Adding New Subdomain Takes A While?

Hey everyone,
I am hosted with HostGator shared and am trying to add a subdomain to my account. I create the subdomain in cPanel and go to my http://subdomain.website.com URL, however it says “Server not found” from my browser. When I view it from my iPhone (connected to WiFi) it shows the site fine. I have tried clearing my desktop’s browser cache, tried a different desktop browser, as well as tried a DNS flush in OSX Mountain Lion…

Terminal: dscacheutil -flushcache

And none of these seem to resolve the problem. I am still faced with the “Server not found” message from the browser.
Any idea what is happening here and how it can be resolved? Odd that the WiFi will work for my phone (same IP from the ISP I would think?) but it won’t work from my ethernet connection on the desktop?

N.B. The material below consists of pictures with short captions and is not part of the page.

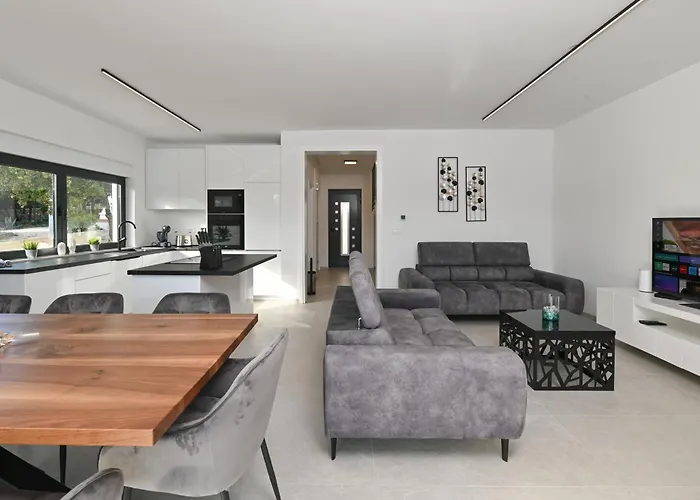 ヴィラ Petra With Private Pool *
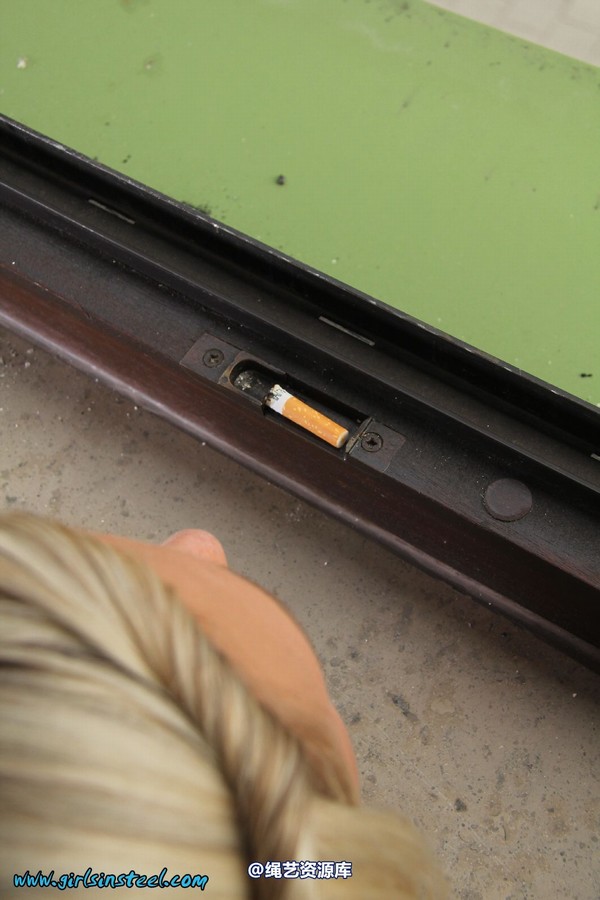 girlsinsteel - Kimis smoking break 第 18 张图片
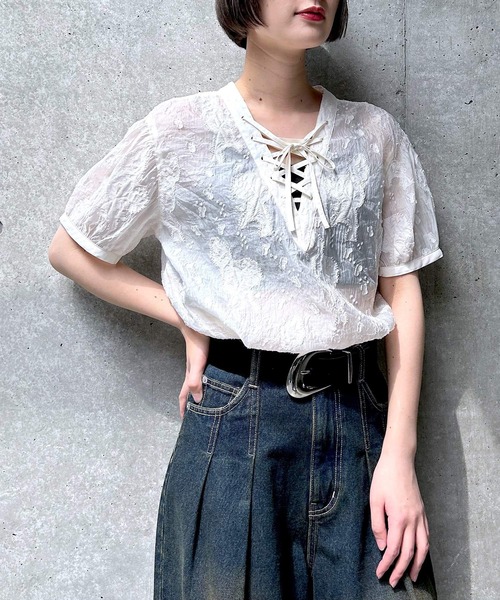 PAGEBOY（ページボーイ）の「2WAYレースアップブラウス(半袖)（シャツ/ブラウス・レディース・ネイビー/ライトベージュ/ブラック/オフホワイト/インディゴブルー・FREE）」の22枚目の写真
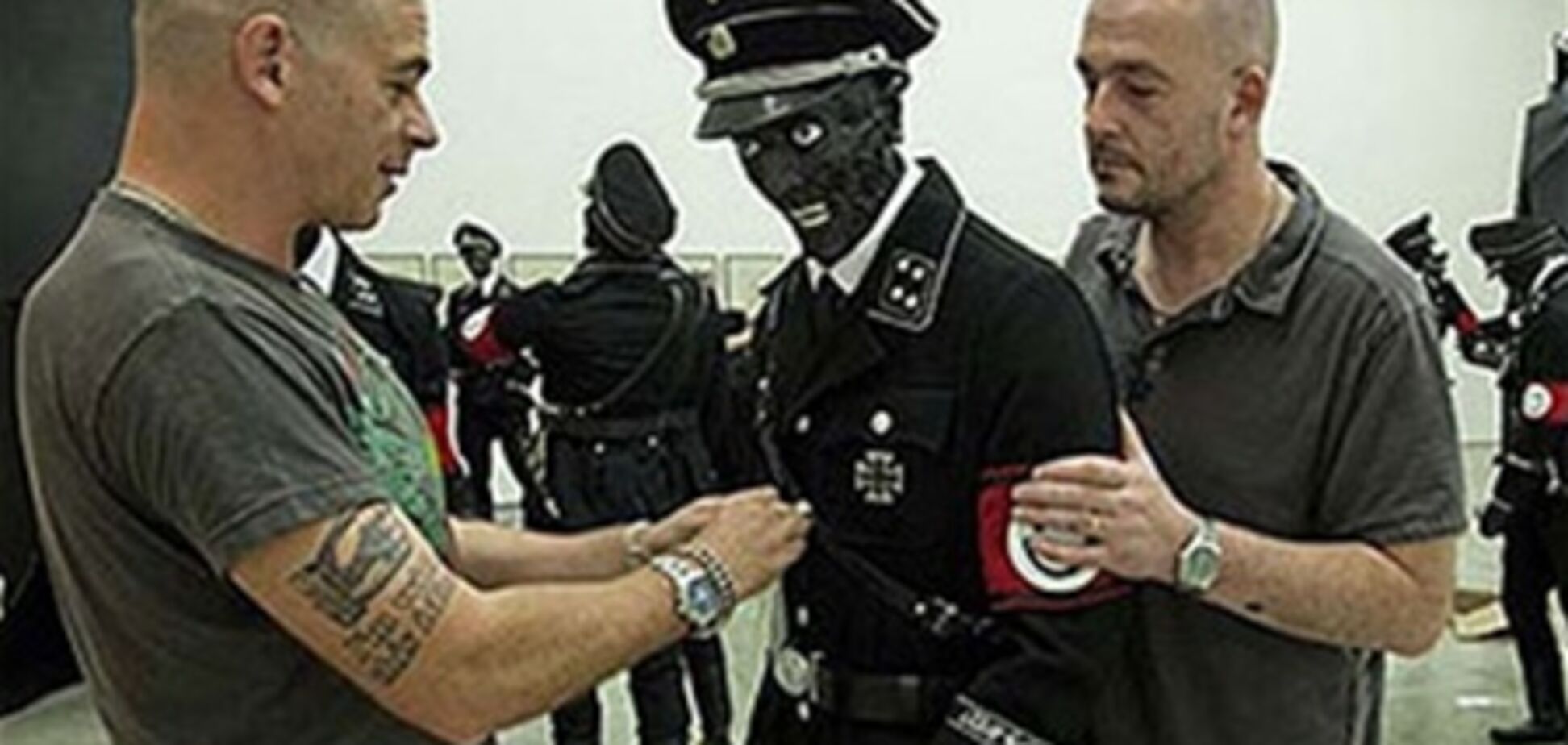 Британські художники представили нацистську виставку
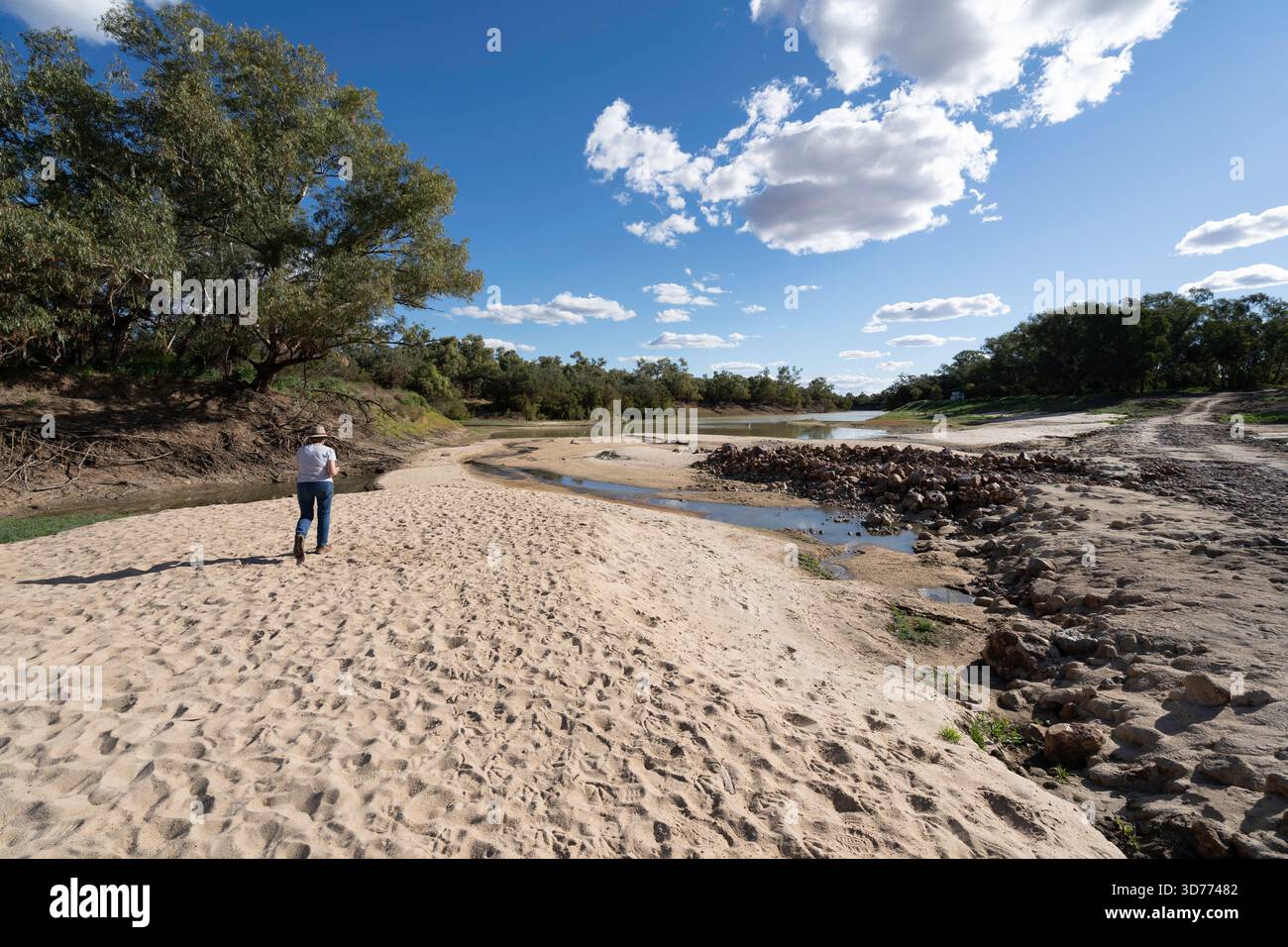 Personne marchant sur une plage de sable, Cooper's Creek, Windorah, Queensland, Australie Banque D'Images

It has been an issue that has been bugging me for a while.
Thanks very much!

rev,

I’ve never experienced ANY delay in the access to a subdomain (created via cPanel) so I’m at a loss. Your browser shouldn’t have to clear cache for a first-time connection to any host but your wifi has access? That would suggest that your subdomain’s subdirectory contains an .htaccess which is prohibiting access (unless via cellphone) but that would not account for the “Server not found” response.

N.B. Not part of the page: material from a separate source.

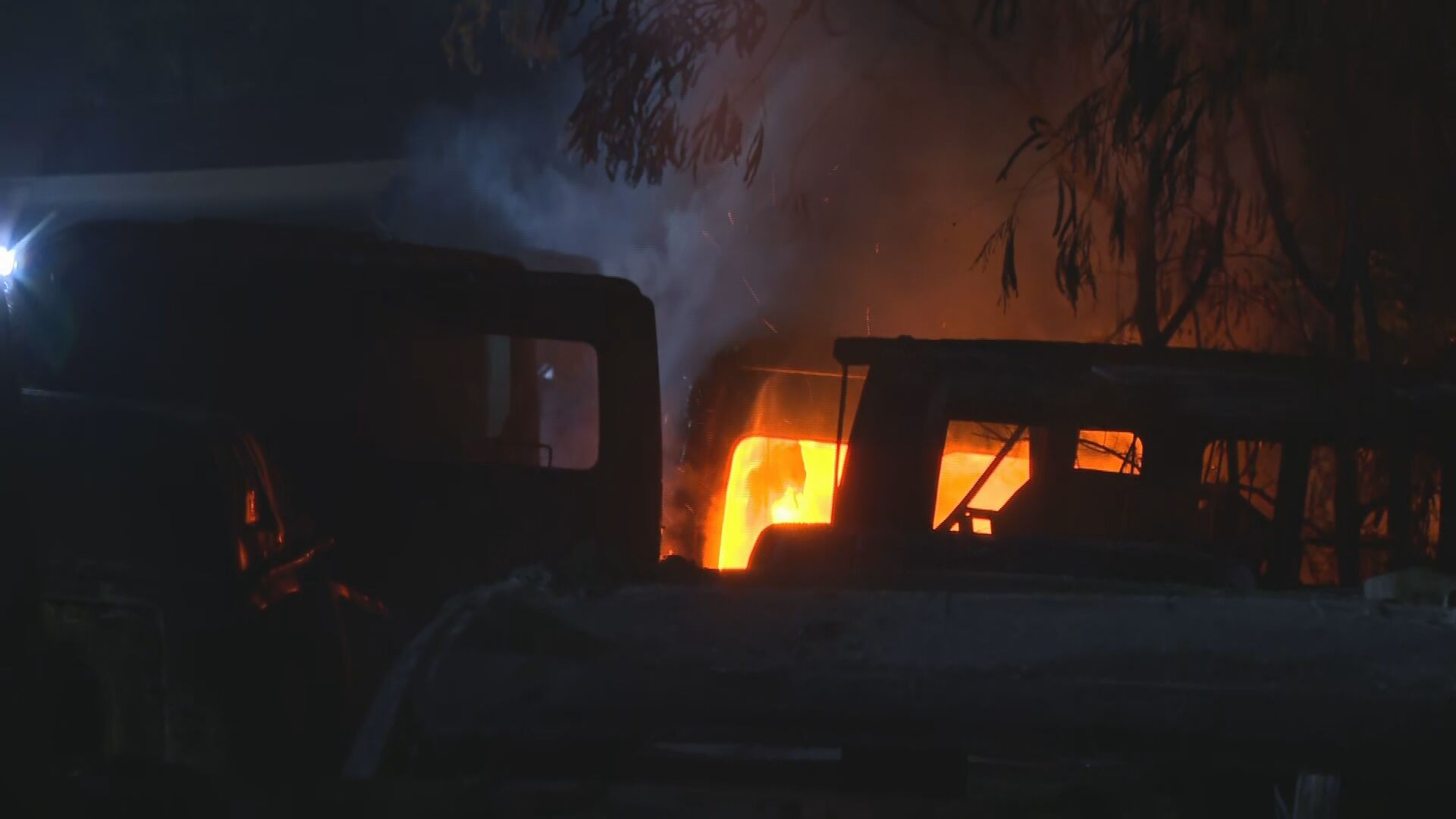Dois incêndios consecutivos em pátio deixam cerca de 20 carros destruídos na Grande BH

Troubleshooting, I’d first check the configuration of the subdomain’s creation, it’s pointer (DocumentRoot is normally a subdomain-named subdirectory of the main domain) and any configuration within the .htaccess of the subdomain. If that’s not the problem, then a ticket to HostGator seems to be in order.

Regards,

DK

What happens if you try a different browser on your machine?

Hi,

What happens if you run a PING or NSLOOKUP (in your command line). Do you get a response when using the ping? If not, try

nslookup subdomain.domain.com

. If you don’t get a result then it is quite possible that you have a hosts file on your computer that is getting in the way.

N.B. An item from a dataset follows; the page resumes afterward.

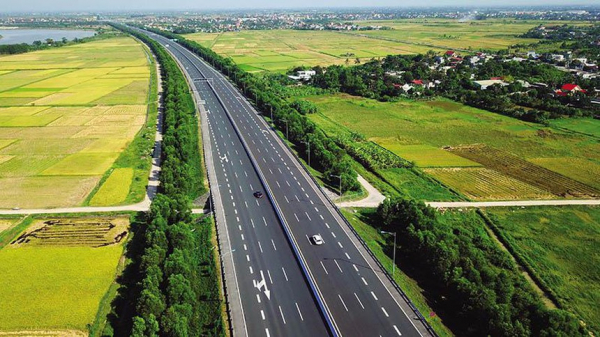 Việt Nam sẽ có hơn 410km đường bộ cao tốc Bắc-Nam trong năm nay -0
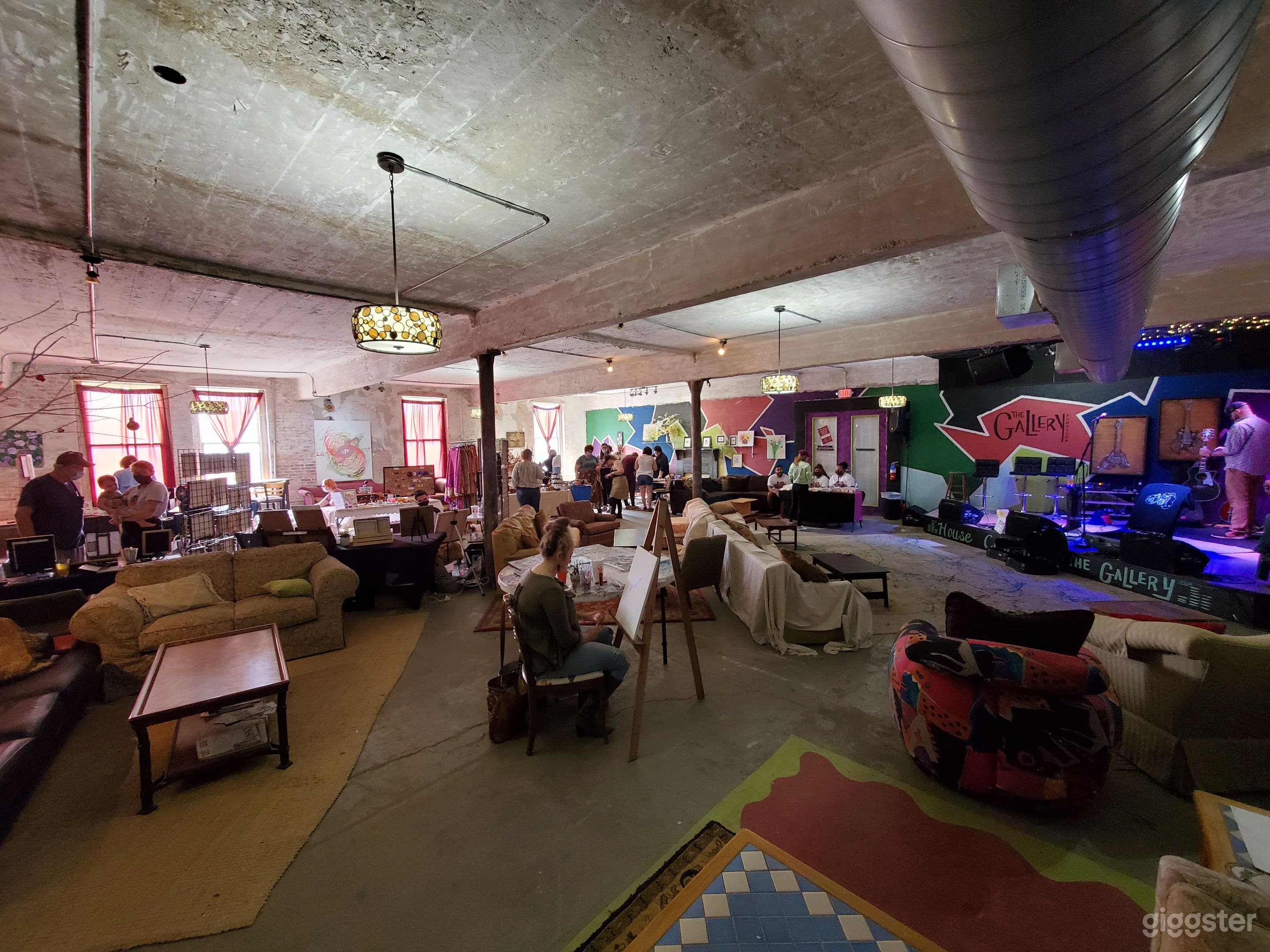 Amazing art gallery and live music venue Photo 3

The other-thing is your desktop connected to a firewall that caches? This could also be Squid. If a firewall caches a low-level domain then when your browser searches for the domain the firewall might answer “I found the main domain, so serve back that the sub-domain is not here”, this would not query an outside DNS so it would fail there. Normally the browser will give you some feedback as to no connection or the server answered but the requested resource does not exist. Pay close attention to the message you get on your browser if it tells you what server answered this.